Problem 1: Copy the file system reviews starting at "Problems Addressed" and ending at "with better performance.", substituting "scattering" for "fragmentation".
Problem 2: Write the next part of the file system reviews, picking up after their final sentence.

Performance and Relevance
The performance tests that were performed show substantial justified performance. Disk access performance is still a relevant topic today and the popularity of "flash-drives" raises questions as to how best to exploit newer storage technology.

Summary
This work presents several extensions to the original UNIX file system that improve the overall performance of the system and add a few new properties such as symbolic links and long file names.

Problems Addressed
Using the original file system the disk interface was highly under utilized and high throughput was unachievable due to long seek times and data fragmentation. The file system also had no knowledge of the physical properties of the underlying hardware resulting in mismatches between the requested data and the most efficient way of accessing it from disk. A major concern of the authors was that of compatibility with old software and thus the new extensions had to support all the same functionality but with better performance.

Contributions
To increase the performance of accessing large files the minimum block size was increased to 4KB however a mechanism for allowing files to use as little as the sector size was also implemented to reduce the amount of wasted space in a system with a bunch of small files. To reduce the amount of seeking from an i-node to the data, cylinder groups were created and the i-nodes for the data contained in the cylinder group were also stored within the group. The traditional free block list was replaced by a bitmap that eliminated the problem of the free list becoming very unordered resulting in many seeks to access a large file. To improve sequential performance the cylinder group would also store information about how fast the disk spins and would use that information to determine how many blocks need to be skipped in order to provide fast sequential access. Two physically sequential blocks on disk can not always be accessed sequentially because by the time the request arrives for the next block the head has already passed over the block and the disk must make a full revolution.

Flaw
Though a performance analysis was done there was not a lot of hard data to back up their claims. It would be nice to see a few graphs or charts.

Performance
Throughput for large files and latency for small files seemed to be the main aspects of performance the authors were concerned about. These objectives were achieved by studying the problems with the original UNIX file system and modifying the parts that appeared to have the largest bottleneck.

Summary
This paper is an implementation of a Unix file system that attempts to address several well-known flaws of the existing Unix file system. (Personally), the paper was particularly interesting due to its thorough concern for acting in harmony with available hardware.

Problem
The "main" problem that this paper addresses was that the existing Unix file system could only deliver ~2% of the maximum disk bandwidth. The authors attribute this poor performance to three implementation problems: there was no real concept of "disk locality," the block size (512 bytes) was simply too small, and the free list would eventually become randomly ordered.

Contributions
Cylinder groups are a pretty nice idea. Each cylinder group contains a list of the available blocks in a certain number of consecutive cylinders. This leads to easy ways to exploit disk locality and limits the number of disk seeks while accessing a file. A nice feature of this implementation is the way redundant superblock copies are stored. Instead of storing everything at the beginning of each cylinder group, the superblock/bookkeeping is stored one track further away from the previous superblock/bookkeeping information. The data is effectively "spiraled" in the disk and makes the loss of any tracks, cylinders, or platters not as catastrophic.

Source material:

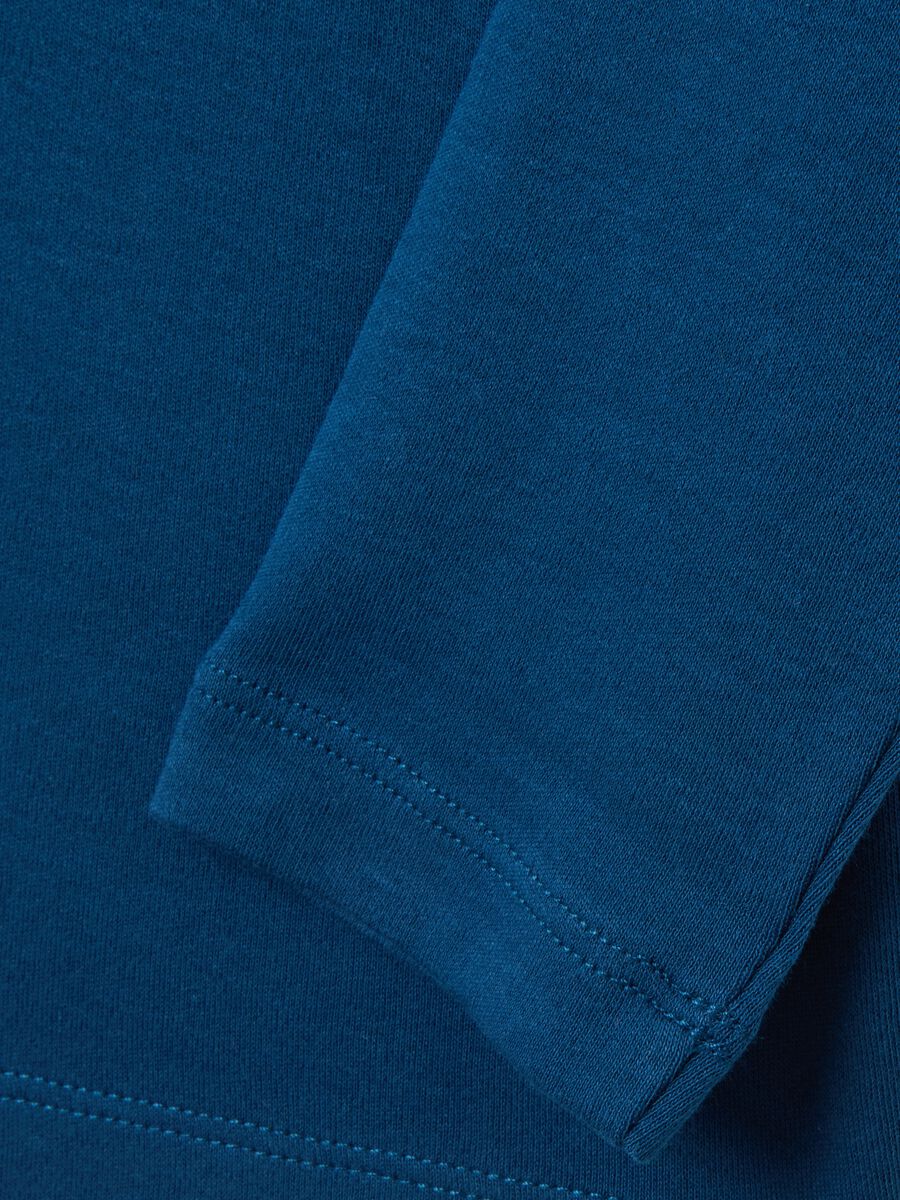 T-shirt Essential maniche lunghe in cotone bio_2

Answer 1:
Problems Addressed
Using the original file system the disk interface was highly under utilized and high throughput was unachievable due to long seek times and data scattering. The file system also had no knowledge of the physical properties of the underlying hardware resulting in mismatches between the requested data and the most efficient way of accessing it from disk. A major concern of the authors was that of compatibility with old software and thus the new extensions had to support all the same functionality but with better performance.

Answer 2:
The introduction of file fragments. Since it is easy to observe that disk throughput increases with block size, the obvious thought is to have large blocks. However, most files are quite small, leading to increasing amounts of wasted space as the block size increases. Fragments attempt to solve this problem by allowing small files to occupy portions of a block.

File system parameterization are also a pretty interesting idea. Informing the FS of hardware capabilities allows for different techniques or algorithms which suit the physical characteristics of a disk to be specified.

The idea behind global layout policies is also neat; attempt to spread unrelated data into different cylinder groups while attempting to localize similar/concurrently accessed data. The authors say that they accomplished this by placing inodes for all the files in a directory into the same cylinder group. The global layout routines call local allocation routines to provide free blocks that try to satisfy as much of the global policies as possible.

Flaws
I'm having a pretty hard time finding flaws in this paper! There is the problem that the authors admit to (expanding a file one fragment at a time), but other than that, I can't think of anything besides the fact that while this FS is a nice improvement, it still doesn't mitigate fragmentation.

Performance/Relevance
The performance numbers pretty much speak for themselves. The new file system was able to realize at least twice the reading and writing rates of the old file system. CPU utilization shot up, though.

Another nice thing about this file system were the functional enhancements. While perhaps along the lines of syntactic sugar, the enhancements make the new file system seem as though it's not too terribly different from modern Unix and its derivatives.

Summary
The authors introduce a file system that trades CPU overhead for increasing disk transfer rates by improving locality of similar data on the disk. A block fragmentation scheme is used to keep the file system disk overhead low.

Problem
The current file system used a free block list, which causes performance to decrease after time, because adjacent blocks in the free list are not adjacent on disk.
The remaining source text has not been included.